The debate continued with the left trying to bring back those now sitting on the right, and the right trying to convince the left. The word “high” as in “high speed” was discussed as these days the perception is that the desktop sorters are slower. The reality is that new desktop models such as the Glory UW700 12/16-pocket machine are faster than older competitors. But machine speed is often irrelevant bar flexing your muscles on a product datasheet. Instead it is the efficiency and effectiveness of the operation (hey there are those words again!), as there is no point in having sports car speeds if you are always stopping and starting! And we have to remember that humans operate these machines and their skill drives the real effectiveness. Typically a high speed sorter has 2 or 3 operators; one to fill the input and rejects at one end and another to handle the pocket outputs. A good, well designed desktop sorter with the input in the middle of the machine, and not at one end, can be operated fully by a single operator. And absolute peak throughput can be maintained with two operators, one literally being to keep the input filled as it is so fast!

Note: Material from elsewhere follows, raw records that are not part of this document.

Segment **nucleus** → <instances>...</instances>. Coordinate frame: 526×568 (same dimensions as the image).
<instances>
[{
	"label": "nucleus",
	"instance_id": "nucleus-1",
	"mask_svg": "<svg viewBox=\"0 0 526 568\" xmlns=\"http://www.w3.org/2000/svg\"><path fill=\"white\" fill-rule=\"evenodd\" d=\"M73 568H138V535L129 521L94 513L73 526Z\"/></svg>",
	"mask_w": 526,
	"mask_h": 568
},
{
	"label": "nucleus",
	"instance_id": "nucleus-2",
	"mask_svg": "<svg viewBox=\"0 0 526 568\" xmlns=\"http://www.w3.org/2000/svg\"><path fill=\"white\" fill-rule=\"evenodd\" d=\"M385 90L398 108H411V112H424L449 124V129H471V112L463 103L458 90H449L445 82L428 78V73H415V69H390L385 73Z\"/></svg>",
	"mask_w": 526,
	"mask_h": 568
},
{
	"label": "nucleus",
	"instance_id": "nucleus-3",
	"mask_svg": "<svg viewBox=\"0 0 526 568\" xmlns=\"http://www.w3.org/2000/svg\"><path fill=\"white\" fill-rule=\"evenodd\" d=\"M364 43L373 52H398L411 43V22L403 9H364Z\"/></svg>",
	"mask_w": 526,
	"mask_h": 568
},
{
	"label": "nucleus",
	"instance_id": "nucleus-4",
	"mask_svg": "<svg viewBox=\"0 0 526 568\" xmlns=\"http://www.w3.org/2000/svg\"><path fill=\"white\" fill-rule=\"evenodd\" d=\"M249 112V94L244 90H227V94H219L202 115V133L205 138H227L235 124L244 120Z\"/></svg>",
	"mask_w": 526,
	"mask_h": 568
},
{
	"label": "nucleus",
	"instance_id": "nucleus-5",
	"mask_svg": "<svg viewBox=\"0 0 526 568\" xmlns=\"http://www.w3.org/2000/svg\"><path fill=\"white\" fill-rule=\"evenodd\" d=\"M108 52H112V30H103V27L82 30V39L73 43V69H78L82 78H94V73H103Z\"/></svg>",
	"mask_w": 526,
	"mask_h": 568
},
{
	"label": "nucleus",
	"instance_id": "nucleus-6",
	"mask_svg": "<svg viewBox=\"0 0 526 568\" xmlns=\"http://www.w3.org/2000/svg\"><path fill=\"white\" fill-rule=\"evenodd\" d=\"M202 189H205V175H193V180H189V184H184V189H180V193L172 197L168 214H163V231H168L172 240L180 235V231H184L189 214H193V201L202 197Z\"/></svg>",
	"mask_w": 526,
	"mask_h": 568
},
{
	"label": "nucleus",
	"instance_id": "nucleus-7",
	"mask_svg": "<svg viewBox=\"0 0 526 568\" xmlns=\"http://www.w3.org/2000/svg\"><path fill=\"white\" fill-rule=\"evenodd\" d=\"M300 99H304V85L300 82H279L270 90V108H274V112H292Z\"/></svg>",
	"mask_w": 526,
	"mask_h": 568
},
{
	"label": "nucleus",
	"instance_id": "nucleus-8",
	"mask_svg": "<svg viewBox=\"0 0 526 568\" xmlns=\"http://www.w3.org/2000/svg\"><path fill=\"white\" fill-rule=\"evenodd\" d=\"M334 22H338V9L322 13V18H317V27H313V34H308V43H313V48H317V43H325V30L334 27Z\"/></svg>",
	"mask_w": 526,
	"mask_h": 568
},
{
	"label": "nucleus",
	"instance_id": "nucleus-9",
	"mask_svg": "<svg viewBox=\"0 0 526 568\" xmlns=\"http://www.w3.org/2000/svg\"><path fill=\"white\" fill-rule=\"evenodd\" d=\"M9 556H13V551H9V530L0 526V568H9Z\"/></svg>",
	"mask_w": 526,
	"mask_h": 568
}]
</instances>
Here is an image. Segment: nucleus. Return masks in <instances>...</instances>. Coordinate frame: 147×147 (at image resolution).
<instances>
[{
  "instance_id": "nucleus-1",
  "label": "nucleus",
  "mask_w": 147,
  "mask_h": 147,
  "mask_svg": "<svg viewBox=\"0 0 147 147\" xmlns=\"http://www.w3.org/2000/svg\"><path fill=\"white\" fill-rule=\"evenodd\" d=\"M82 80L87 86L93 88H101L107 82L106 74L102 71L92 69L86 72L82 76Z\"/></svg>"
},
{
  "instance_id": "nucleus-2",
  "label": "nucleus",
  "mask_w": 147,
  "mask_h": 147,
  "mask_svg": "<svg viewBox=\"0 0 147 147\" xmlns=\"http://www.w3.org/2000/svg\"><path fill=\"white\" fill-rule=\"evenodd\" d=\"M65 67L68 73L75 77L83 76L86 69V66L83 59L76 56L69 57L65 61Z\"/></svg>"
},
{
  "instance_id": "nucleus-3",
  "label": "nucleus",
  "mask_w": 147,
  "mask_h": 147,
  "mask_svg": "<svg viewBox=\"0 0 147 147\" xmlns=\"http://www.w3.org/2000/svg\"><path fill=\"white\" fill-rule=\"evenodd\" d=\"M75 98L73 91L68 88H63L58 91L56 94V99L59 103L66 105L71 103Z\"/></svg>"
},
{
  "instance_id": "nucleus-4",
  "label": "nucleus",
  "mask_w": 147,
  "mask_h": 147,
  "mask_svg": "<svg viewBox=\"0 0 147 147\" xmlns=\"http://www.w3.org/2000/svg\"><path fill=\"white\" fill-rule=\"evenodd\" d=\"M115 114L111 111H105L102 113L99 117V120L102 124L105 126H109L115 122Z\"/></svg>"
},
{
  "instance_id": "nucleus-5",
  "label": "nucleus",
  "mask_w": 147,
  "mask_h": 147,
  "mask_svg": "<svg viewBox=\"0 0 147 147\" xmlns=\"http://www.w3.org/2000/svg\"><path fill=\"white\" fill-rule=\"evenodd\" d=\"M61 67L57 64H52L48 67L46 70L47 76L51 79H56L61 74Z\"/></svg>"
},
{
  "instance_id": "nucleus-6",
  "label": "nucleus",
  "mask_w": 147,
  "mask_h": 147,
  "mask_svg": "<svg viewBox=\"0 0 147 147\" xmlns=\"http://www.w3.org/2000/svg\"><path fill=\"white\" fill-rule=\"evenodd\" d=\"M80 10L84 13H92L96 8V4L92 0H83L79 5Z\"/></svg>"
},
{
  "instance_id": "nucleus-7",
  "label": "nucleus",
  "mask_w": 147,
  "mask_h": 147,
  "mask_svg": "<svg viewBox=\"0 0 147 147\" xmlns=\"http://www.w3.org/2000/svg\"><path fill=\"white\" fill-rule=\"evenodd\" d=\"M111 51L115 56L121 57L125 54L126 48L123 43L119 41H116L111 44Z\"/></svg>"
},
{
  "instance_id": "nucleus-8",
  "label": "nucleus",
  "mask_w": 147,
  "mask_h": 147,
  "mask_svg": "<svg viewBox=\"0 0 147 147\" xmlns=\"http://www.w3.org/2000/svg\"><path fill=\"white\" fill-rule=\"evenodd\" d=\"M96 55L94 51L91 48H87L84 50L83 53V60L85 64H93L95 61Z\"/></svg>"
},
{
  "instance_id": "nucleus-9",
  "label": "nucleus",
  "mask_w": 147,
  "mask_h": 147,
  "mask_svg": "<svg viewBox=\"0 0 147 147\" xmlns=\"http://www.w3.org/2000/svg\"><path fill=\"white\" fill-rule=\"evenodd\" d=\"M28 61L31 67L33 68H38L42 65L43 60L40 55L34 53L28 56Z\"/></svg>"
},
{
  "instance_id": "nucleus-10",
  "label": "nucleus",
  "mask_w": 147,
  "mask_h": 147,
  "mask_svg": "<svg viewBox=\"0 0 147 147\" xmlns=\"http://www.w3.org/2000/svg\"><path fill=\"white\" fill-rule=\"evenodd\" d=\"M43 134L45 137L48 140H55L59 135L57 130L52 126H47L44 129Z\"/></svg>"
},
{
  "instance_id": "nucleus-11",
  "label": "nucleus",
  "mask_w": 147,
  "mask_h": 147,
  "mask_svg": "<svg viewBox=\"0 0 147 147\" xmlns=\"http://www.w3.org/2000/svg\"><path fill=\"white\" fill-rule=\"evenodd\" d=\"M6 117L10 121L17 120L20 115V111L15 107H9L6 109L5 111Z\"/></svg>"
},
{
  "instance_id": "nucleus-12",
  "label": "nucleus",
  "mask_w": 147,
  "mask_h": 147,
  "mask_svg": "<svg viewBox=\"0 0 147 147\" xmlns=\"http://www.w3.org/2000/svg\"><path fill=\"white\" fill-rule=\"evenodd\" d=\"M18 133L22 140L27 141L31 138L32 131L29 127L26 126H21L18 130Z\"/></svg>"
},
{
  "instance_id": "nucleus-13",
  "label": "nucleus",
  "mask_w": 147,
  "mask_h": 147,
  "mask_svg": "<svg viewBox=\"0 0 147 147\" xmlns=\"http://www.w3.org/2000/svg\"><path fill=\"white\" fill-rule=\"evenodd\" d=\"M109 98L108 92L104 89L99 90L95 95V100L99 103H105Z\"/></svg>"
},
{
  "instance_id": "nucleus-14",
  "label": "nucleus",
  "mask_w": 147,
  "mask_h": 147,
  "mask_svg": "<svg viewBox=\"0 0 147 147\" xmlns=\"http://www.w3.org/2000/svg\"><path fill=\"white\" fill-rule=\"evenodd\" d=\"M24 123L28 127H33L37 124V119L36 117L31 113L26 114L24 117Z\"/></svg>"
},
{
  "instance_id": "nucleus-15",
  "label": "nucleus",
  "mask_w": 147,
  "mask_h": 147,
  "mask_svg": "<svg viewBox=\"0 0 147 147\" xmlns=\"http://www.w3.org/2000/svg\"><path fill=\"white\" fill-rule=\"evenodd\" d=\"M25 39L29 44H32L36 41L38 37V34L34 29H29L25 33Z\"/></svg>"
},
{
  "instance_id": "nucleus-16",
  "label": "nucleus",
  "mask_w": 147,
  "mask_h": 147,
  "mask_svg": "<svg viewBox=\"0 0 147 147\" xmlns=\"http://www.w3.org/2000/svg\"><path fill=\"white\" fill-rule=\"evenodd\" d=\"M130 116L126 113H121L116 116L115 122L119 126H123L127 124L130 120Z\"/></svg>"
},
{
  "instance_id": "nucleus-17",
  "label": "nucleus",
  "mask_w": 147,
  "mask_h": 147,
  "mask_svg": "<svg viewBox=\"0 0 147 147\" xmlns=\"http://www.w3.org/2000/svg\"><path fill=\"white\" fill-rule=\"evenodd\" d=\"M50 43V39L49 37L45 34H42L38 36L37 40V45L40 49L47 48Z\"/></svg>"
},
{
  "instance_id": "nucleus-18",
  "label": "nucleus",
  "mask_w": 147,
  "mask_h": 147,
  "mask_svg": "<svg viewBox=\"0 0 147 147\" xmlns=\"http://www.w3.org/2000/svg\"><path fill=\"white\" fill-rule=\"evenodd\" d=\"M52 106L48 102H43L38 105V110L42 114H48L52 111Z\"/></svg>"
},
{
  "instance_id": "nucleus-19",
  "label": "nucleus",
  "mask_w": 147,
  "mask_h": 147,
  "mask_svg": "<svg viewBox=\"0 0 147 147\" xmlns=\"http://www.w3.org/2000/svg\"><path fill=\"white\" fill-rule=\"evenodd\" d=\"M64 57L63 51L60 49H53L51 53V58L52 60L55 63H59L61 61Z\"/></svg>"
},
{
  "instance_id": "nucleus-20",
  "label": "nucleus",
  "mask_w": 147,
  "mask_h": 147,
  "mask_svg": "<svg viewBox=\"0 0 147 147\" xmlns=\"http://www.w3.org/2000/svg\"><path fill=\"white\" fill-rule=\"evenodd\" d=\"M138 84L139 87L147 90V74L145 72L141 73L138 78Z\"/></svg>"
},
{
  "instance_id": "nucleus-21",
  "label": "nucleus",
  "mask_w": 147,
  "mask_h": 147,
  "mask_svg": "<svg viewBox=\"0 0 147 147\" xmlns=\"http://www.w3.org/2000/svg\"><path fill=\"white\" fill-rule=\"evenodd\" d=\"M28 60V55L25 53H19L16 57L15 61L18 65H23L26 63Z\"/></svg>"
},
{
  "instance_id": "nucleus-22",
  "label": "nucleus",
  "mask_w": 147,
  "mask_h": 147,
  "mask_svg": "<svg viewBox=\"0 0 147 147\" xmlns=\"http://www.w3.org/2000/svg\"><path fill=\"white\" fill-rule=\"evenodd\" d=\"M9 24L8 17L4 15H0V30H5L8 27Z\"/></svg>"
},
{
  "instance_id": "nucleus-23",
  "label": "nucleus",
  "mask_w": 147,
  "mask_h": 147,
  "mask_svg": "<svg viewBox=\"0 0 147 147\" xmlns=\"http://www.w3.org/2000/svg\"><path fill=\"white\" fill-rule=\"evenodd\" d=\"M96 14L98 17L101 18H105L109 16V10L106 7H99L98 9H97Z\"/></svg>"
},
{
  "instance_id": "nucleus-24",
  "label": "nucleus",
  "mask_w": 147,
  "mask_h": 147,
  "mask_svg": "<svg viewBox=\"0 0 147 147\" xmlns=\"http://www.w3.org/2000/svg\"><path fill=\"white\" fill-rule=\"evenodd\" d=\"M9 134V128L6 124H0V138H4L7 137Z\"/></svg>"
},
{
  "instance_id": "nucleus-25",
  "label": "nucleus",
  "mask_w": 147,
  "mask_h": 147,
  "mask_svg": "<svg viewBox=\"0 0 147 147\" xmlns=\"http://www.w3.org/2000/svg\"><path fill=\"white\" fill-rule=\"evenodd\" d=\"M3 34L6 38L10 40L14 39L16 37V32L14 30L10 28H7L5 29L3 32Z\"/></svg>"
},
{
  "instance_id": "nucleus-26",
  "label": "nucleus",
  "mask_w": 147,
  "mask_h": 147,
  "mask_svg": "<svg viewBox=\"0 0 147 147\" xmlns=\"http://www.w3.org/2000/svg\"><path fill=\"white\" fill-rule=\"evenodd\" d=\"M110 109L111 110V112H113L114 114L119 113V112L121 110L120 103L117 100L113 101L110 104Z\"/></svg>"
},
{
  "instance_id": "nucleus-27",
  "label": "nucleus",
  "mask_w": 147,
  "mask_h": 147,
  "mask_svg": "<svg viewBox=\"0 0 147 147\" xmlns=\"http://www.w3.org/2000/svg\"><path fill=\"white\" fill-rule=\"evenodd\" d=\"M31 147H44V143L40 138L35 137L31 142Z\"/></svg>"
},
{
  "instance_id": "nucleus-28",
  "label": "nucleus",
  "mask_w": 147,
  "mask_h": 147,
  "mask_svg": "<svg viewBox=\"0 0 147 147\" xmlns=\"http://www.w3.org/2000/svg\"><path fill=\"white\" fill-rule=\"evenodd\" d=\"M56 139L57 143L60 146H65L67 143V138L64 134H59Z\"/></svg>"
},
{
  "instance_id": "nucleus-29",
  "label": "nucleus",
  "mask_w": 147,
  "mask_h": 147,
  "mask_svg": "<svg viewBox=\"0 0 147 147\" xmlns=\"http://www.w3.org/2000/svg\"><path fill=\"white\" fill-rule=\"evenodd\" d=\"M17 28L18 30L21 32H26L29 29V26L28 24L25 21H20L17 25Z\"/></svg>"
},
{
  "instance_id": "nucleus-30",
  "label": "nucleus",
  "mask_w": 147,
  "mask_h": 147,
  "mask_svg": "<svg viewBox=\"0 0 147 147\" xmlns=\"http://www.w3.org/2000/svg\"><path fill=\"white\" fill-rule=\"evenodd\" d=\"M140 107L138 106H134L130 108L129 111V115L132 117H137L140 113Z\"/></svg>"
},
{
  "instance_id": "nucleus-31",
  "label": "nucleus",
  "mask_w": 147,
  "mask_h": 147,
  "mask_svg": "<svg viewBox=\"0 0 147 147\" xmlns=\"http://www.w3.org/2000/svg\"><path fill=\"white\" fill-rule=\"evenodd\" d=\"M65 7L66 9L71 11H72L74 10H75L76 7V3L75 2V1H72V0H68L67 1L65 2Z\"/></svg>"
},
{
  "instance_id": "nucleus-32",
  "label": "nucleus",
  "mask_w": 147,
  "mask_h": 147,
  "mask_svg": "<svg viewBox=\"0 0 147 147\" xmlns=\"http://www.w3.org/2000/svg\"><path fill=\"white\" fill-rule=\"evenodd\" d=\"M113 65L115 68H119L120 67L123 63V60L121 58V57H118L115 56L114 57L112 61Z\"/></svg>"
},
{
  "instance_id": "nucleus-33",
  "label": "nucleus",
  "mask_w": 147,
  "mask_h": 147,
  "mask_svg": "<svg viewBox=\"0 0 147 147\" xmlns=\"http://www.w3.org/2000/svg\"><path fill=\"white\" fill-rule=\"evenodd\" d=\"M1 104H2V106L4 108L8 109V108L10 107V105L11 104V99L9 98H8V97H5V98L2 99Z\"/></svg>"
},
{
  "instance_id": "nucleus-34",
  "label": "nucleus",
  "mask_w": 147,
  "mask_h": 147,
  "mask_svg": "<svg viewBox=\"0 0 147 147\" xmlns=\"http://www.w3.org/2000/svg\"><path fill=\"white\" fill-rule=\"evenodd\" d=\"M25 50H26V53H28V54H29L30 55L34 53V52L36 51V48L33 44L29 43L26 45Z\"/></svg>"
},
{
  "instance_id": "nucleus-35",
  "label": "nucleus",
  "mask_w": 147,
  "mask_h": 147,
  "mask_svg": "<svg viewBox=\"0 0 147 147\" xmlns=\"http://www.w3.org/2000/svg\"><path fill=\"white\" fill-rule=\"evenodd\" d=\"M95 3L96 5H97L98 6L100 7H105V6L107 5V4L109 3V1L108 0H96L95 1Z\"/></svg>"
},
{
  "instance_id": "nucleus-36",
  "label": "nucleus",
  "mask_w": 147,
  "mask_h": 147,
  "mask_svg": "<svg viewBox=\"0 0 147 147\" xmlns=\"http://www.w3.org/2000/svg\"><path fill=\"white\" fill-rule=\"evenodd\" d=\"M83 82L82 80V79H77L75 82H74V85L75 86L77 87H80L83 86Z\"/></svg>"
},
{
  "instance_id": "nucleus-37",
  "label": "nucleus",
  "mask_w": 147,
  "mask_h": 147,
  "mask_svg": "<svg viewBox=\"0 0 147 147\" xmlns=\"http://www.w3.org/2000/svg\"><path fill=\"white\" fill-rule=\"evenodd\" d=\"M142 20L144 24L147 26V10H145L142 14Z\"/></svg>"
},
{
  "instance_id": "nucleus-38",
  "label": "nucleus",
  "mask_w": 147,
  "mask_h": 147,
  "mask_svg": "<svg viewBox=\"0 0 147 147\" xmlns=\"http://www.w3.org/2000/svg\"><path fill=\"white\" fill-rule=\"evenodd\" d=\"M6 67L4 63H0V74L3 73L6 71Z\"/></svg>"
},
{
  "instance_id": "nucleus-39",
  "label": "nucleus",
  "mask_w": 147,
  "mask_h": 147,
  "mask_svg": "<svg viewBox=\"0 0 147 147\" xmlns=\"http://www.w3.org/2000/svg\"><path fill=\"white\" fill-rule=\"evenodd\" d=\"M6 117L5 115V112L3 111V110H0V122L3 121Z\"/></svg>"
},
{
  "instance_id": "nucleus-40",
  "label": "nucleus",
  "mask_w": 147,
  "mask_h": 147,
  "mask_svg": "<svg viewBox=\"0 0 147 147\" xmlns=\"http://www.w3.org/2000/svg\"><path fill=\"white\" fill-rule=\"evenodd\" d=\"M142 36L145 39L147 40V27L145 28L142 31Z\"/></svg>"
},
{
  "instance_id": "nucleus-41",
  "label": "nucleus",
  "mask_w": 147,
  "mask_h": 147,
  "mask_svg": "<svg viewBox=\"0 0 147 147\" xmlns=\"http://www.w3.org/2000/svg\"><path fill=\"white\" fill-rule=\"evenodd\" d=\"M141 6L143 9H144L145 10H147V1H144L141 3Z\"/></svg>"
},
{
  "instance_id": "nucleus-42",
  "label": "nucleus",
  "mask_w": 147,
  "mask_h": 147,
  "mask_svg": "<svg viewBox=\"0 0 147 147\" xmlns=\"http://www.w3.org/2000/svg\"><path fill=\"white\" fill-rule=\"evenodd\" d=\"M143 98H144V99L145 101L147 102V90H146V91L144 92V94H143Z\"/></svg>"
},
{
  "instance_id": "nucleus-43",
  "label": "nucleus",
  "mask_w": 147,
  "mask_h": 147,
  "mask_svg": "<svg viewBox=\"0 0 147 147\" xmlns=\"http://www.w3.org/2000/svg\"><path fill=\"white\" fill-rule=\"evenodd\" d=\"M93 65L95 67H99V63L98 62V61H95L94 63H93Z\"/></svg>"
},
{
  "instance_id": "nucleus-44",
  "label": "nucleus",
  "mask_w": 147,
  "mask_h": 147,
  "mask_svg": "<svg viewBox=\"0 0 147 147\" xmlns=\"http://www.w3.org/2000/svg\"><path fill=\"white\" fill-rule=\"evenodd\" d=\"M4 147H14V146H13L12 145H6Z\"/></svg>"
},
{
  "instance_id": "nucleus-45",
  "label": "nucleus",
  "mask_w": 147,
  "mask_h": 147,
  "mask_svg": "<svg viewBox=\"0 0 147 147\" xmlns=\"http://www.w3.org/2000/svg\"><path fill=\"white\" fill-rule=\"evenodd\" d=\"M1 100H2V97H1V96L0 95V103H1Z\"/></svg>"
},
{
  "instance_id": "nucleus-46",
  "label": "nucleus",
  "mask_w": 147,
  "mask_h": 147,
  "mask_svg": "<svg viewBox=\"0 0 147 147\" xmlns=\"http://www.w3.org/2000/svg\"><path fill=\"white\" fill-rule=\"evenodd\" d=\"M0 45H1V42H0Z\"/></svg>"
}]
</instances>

Naturally I threw in topics such as high speed sorter capex, real end-to-end total cost of ownership, today’s detector capabilities, contingency offered by multiple desktop machines, functionality, etc. So not only faster, also significantly lower cost and functionality the same as high speed, and for the price of a single high speed machine you could buy several desktop machines with the same sorting profiles that then offer contingency.

A few more people agreed with me and moved from right to left to sit with those that had decided high speed machines have no future…but I needed more. I brought into the debate a banknote detector specialist so we could see how good these desktop machine were compared to the expensive high speed. Of course all machine transports, detectors and the 1’s & 0’s of the detector software are different, but it transpired that some high speed machines have the note obscured by belts and their detector platform is now over 15 years old! Naturally we all assume that a $500k+ machine is going to have better resolution of detection than a $50k desktop machine, but the reality is that they do not. Even things like on-line banders and shredders can now be fitted to desktop sorters so the functionality gap is closing fast and, I would argue, is not a factor for the vast majority of commercial operations. A few more people were persuaded to move to the left but the session was now ending and it was time to count the numbers on each side of the debate.

I have run many breakout sessions over the years but this topic has been one of the best for stimulating a healthy debate and energising the participants. I didn’t get as many people on the right as I would have expected but this was largely due to the high number of central bankers in the audience – 57% voted that there was still life in the high speed sorter. Among the commercial banks and CITs however the opinion was clear – they were only considering desktop machines and are very excited about the new technologies such as serial number reading that will allow them to introduce higher levels of service for their customers at an affordable price.

Death of the High Speed Sorter? Well depending on your perspective it’s not dead yet, but we may soon need to call the doctor!